Анеля всё ещё стояла на коленях, бледная, с поднятым к капитану лицом, держа его за ноги. Капитан поставил Михася на пол и чуть мягче сказал:

— Ну, встань и говори, что хочешь сказать. Дети, идите в свою комнату!

Анеля медленно встала. Дети колебались, наконец Михась, обернувшись к отцу, спросил:

— А ты не будешь бить маму?

— Нет, сынок, — серьёзно ответил капитан.

Дети ушли. Анеля долго и пристально смотрела им вслед — взглядом, полным безграничной любви и невыразимой тоски. Казалось, она хотела навсегда врезать себе в память, запечатлеть в душе каждую черточку, каждое движение, каждый взгляд, каждое слово этих двух маленьких существ. Когда они скрылись в соседней комнате и дверь за ними закрылась, только тогда растаял лёд, который до сих пор сковывал её, сломалась сила духа, и, заливаясь горькими слезами, она безвольно и почти без сознания упала в кресло.

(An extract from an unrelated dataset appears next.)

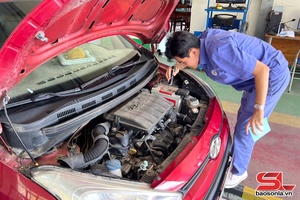 'Siết chặt quản lý, bảo đảm trật tự an toàn giao thông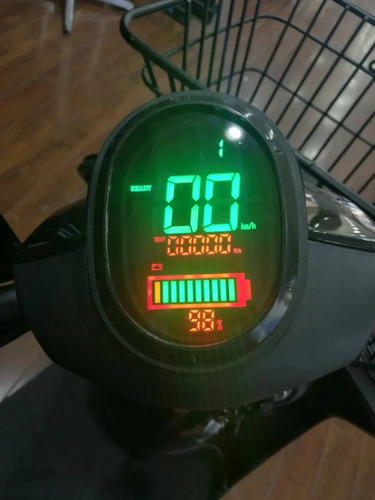 Imagen 7 de 25 de Moto Electrica Scooter Sunra Caguu 3000w 0km Litio Delivery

Капитан сидел на своём кресле, холодный, неподвижный и мрачный, как чёрная туча. В его сердце не было ни милосердия, ни сострадания к этой женщине, которая таким беспримерным способом разрушила собственное и его счастье, нанесла незаживающее пятно на невинные головы их детей, покрыла их имя позором. В глубине его души, как змея, шевельнулась мысль:

«Лучше бы ты умерла до того, как сделать всё это! Я бы оплакивал тебя как идеал женщины и матери. А теперь тебе даже умереть уже слишком поздно».

Анеля перестала плакать, вытерла слёзы и посмотрела на мужа. На её лице больше не было ни оцепенения, ни немой боли, ни той покорности, что недавно лежала на нём мрачной тенью. Какой-то странный огонь начал разгораться в её глазах, разливая румянец по внезапно увядшим щекам.

— Значит, ты презираешь меня? Проклинаешь? — спросила она, медленно выговаривая каждое слово.

Капитан лишь глухо застонал в ответ.

— Ты хотел покинуть меня и детей без слова прощания?

— Лучше бы я тебя никогда не видел!

— Значит, ты никогда не любил меня?

Капитан вздрогнул и вскочил в кресле. Безумная ярость вновь начала шевелиться в его сердце.

— Ничтожество! Молчи! Не упоминай мне о той любви, которой ты недостойна, которая теперь стала для меня источником бесконечной муки! — закричал он.

— Значит, из-за страданий одного дня, нескольких часов ты проклинаешь целые годы счастья, весь тот ряд жертв, что я принесла ради тебя?

— Что значат все эти жертвы по сравнению с этой страшной раной, которую ты мне нанесла, отняв у меня честь, уважение людей, желание жить, саму возможность существования! Разве ты не видишь, что для меня теперь всё кончено?

Анеля выпрямилась и с презрением посмотрела на него.

— Одно только вижу: ты трус! тростинка, колышущаяся на ветру! Вот и всё, что я вижу.